Dramaturge et écrivain français.
Fils d’un père roumain et d’une mère française, Eugène Ionesco vécut pendant son enfance en France, mais retourna pendant son adolescence en Roumanie après le divorce de ses parents, y devint professeur de français après des études de littérature française à l’université de Bucarest. Il publie son premier article dans la revue Zodiac, suivi d’un recueil de poèmes, « Elégies pour des êtres minuscules» (1931) et du recueil d’articles « Non » (1934). En 1938, il revient en France pour réaliser un doctorat, mais, surpris par la guerre, est obligé de partir à Marseille. Il devient alors relecteur et traducteur pour des maisons d’éditions dans les années qui suivent.
Ionesco arriva tardivement au théâtre, en 1950. Frappé par l’inanité des conversations qui remplissaient les pages de son manuel d’anglais, langue qu’il avait décidé d’apprendre, il se mit à écrire sa première pièce inspirée par ces phrases sans aucun intérêt. « La cantatrice chauve » est un récit du ridicule de la vie quotidienne d’une société bourgeoise enfermée dans la vacuité de ses formalités. « La cantatrice chauve » rejette l’intrigue traditionnelle et la caractérisation des protagonistes des pièces de théâtre pour créer un nouveau type de comédie. Suite au grand succès de la pièce, donnée au Théâtre des noctambules sous la direction de Nicolas Bataille, Ionesco entame une carrière d’auteur de ce qu’il qualifie d’anti-pièces, combinant une atmosphère onirique ou cauchemardesque avec un humour grotesque et fantaisiste.

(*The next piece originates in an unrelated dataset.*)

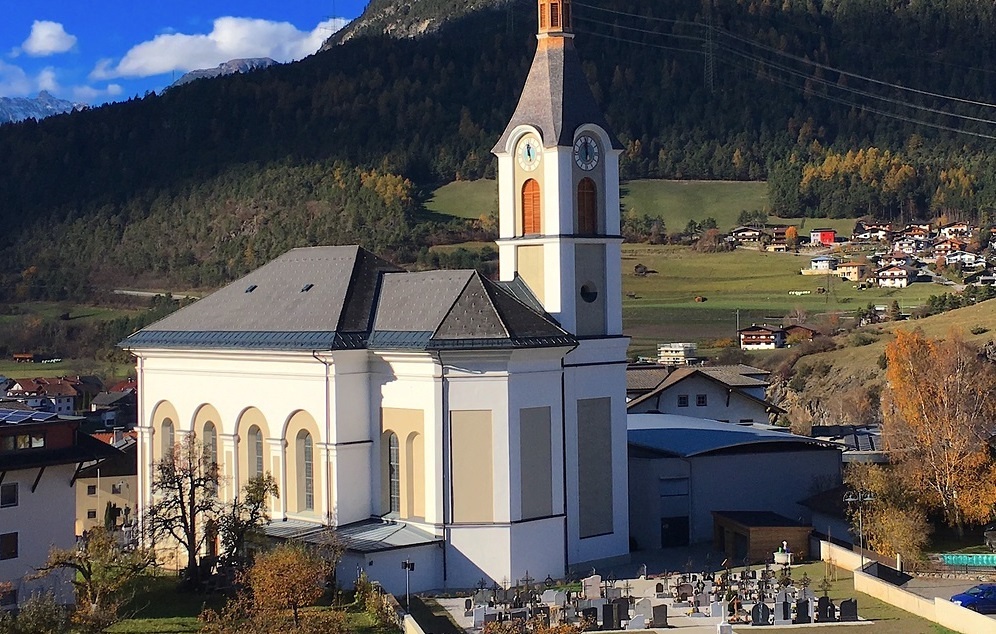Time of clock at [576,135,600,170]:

Les pièces qui suivirent connurent un succès équivalent : « La leçon » (1951), dans laquelle un enseignant parvient à dominer son élève grâce à sa maîtrise supérieure du langage et finalement la tue, « Les chaises » (1952), ou « Jacques ou la soumission » (1955). La pièce « Les chaises » est l’histoire d’un vieux couple qui à la fin de leurs vies convie un grand nombre d’invités – qui ne viendront jamais – afin de partager l’expérience de toute leur vie à l’humanité, et se retrouvent face à des chaises vides. Le vieux couple se suicide, laissant leur message à un orateur qu’ils ont engagé, et qui se révèlera être sourd-muet .

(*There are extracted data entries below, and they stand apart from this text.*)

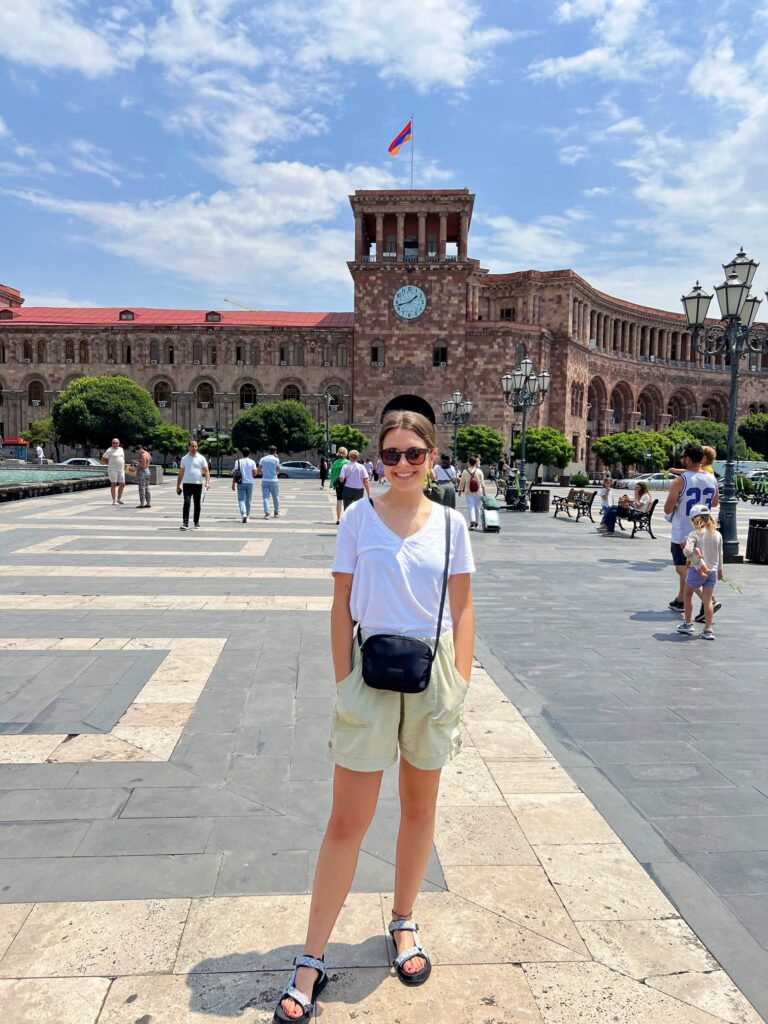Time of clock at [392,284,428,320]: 1:42
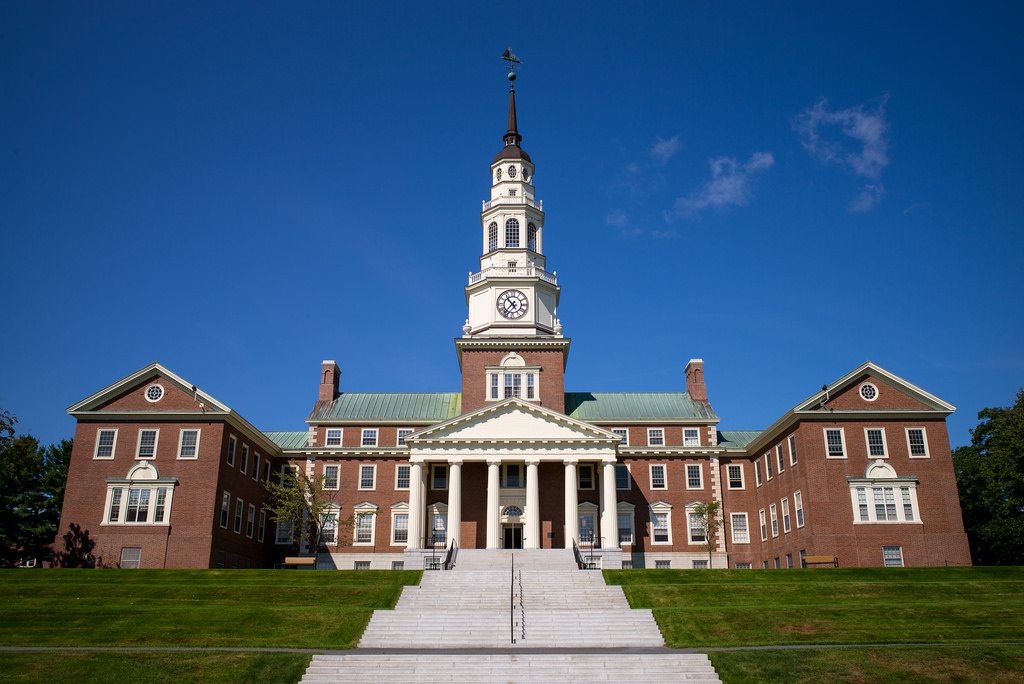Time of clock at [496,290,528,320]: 10:36
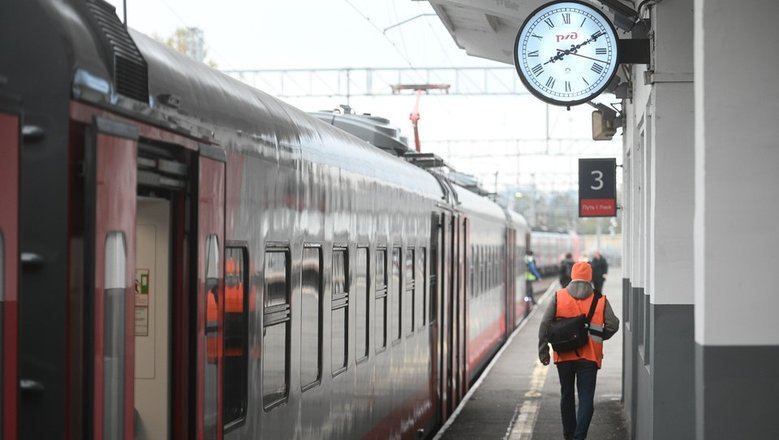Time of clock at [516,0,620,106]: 8:10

Cette pièce illustre la frustration d’Ionesco en tant que dramaturge qui essaie de transmettre son expérience à une salle remplie de chaises vides, par l’intermédiaire d’acteurs qui ne comprennent pas son message. Le succès de ces comédies fut tellement important qu’en 1958, le critique de théâtre britannique Kenneth Tynan accusa Ionesco d’être le « messie » des ennemis du réalisme. Cela amena par la suite à de vifs échanges publics entre les deux hommes sur la valeur de la communication par le langage.
En janvier 1960, Jean-Louis Barrault dirige à l’Odéon la première de « Rhinocéros ». Ionesco, s’appuyant sur son expérience personnelle du fascisme, dépeint la lutte d’un homme pour préserver son intégrité et son identité, seul dans un monde où tous les autres ont succombé à la beauté de la force brute. « Rhinocéros » sera considéré par beaucoup comme la meilleure pièce écrite par Ionesco.
En 1962, Martin Esslin désigna Ionesco, personnage majeur du théâtre d’avant-garde parisien, comme étant l’un des premiers auteurs dramatiques de l’école du « théâtre de l’absurde ». Dans un monde qui était encore traumatisé par l’absurdité de la seconde guerre mondiale, l’expression frappa le public, et Ionesco rejoignit d’autres auteurs de l’« absurde » comme Samuel Beckett, Jean Genet ou Harold Pinter. En 1970, il est reçu à l’Académie Française.